Despite all the innovation, credit and debit cards remain the foundation of global payments. Nearly every business that accepts electronic payments accepts cards.

In 2025:

  • 94% of U.S. merchants accept credit or debit cards.
  • 89% of Canadian SMBs do the same.
  • Card transactions still represent roughly one-third of e-commerce volume in North America.
 
Table 2: Approximate Share of Transaction Volume by Payment Type (North America, 2025)
 
Payment TypeShare of VolumeTrend Notes
Digital Wallets37%Expected to exceed 50% by 2026.
Credit Cards33%Stable; primary for high-value purchases.
Debit Cards12–16%Used heavily for day-to-day spending.
Bank Transfers / Local Rails10%Growth led by Interac e-Transfer and open banking.
Cash<10%Declining but not disappearing.

 Card networks still dominate both online and offline transactions due to global acceptance, established trust, and reward programs that keep customers loyal.

Merchants may dislike fees, but the reliability and ubiquity of card payments make them indispensable.

Instant Payments and Bank Transfers

A growing share of businesses are experimenting with instant payments, often referred to as faster or real-time payment rails. These systems move money directly from one bank account to another in seconds, no card networks involved.

In the U.S., 62% of businesses use some form of digital wallet or instant payment rail, up from 47% the year before. In Canada, Interac e-Transfer is leading the way, now accepted by 63% of small businesses.

Why Businesses Are Interested

  • Faster settlement (seconds or minutes vs. days).
  • Lower fees than traditional card processing.
  • Growing customer trust, especially for B2B and recurring payments.
Instant payments are not yet mainstream at point-of-sale, but they’re reshaping how businesses move large amounts, pay suppliers, and manage cash flow.
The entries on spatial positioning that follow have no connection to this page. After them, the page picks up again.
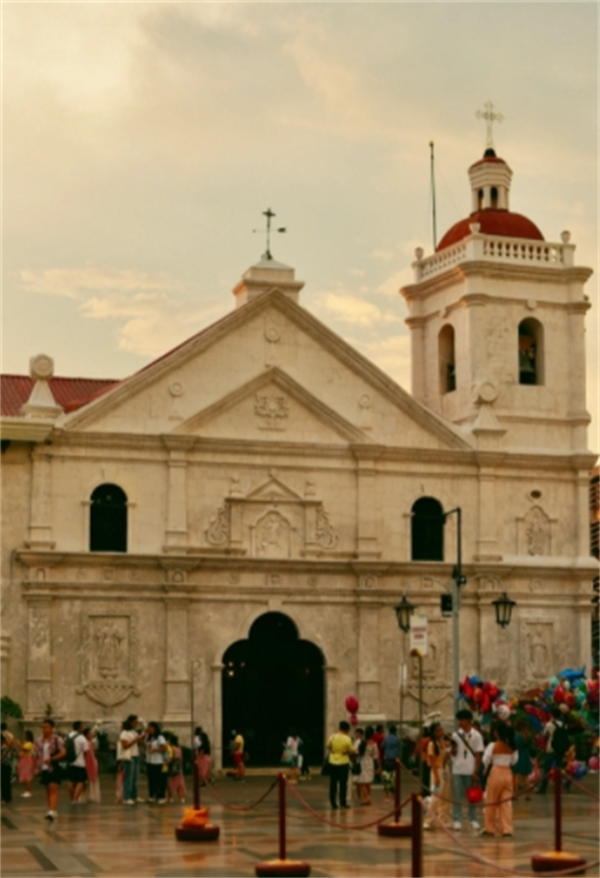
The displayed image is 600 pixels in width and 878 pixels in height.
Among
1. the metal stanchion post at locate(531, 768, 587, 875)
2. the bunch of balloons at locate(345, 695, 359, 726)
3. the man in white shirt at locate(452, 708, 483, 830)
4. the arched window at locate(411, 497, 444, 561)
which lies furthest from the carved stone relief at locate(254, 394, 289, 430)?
the metal stanchion post at locate(531, 768, 587, 875)

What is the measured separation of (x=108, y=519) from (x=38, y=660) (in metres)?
4.16

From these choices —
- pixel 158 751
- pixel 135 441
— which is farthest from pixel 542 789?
pixel 135 441

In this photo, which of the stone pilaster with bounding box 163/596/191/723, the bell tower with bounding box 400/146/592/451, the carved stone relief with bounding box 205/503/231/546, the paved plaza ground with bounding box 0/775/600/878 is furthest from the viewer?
the bell tower with bounding box 400/146/592/451

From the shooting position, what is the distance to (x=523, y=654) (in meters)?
48.1

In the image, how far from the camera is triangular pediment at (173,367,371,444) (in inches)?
1811

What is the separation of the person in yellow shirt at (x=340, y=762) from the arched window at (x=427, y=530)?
1600 cm

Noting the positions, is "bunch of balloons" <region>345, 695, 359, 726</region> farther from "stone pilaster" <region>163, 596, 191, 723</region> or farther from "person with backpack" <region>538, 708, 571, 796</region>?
"person with backpack" <region>538, 708, 571, 796</region>

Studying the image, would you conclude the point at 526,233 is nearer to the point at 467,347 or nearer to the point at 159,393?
the point at 467,347

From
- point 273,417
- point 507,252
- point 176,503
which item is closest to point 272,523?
point 176,503

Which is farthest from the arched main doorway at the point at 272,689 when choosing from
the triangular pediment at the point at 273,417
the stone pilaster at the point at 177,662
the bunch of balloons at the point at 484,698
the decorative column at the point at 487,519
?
the bunch of balloons at the point at 484,698

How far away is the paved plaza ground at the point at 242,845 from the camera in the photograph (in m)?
20.8

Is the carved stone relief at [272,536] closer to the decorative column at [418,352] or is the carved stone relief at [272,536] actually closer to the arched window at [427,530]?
the arched window at [427,530]

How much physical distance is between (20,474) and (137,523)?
10.8 feet

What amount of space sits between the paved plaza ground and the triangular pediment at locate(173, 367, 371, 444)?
49.1 feet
Factors That Drive or Limit Acceptance

Every payment method brings its own mix of costs, complexity, and benefits. Merchants must weigh what’s worth offering — and when.

What Drives Adoption

  • Customer demand: Consumers expect flexibility and convenience.
  • Faster checkout: Wallets and tap-to-pay cut waiting time.
  • Lower risk and chargebacks: Especially for tokenized or bank-linked payments.
  • New technology and integration tools make setup easier than ever.
 

What Holds Merchants Back

  • Hardware costs: Upgrading POS terminals or software.
  • Transaction fees: Especially for small-ticket sales.
  • Limited usage: Some new methods see low actual volume.
  • Compliance and reconciliation complexity across systems.
 

Interestingly, many Canadian SMBs report that cost, not technology, is the main barrier to expanding payment acceptance. Businesses often wait to see proven customer demand before adding new rails.

What Merchants Should Focus on in 2025

The data makes it clear: diversity and flexibility are the keys to success in payments. Merchants who offer multiple payment options are more likely to attract repeat customers and close more sales.

Here’s what to prioritize:

  1. Accept cards and digital wallets: these cover over 90% of consumer transactions.
  2. Stay open to cash and e-transfers for local or low-tech customers.
  3. Experiment with instant payments for B2B or high-value transfers.
  4. Negotiate processing fees regularly: rates change as volumes grow.
  5. Keep your checkout simple: minimize friction across all channels.

Payment acceptance is no longer just an operational task, it’s a strategic choice that shapes customer experience, loyalty, and revenue. In 2025 and beyond, successful merchants are those that stay flexible, modern, and customer-centric in how they let people pay.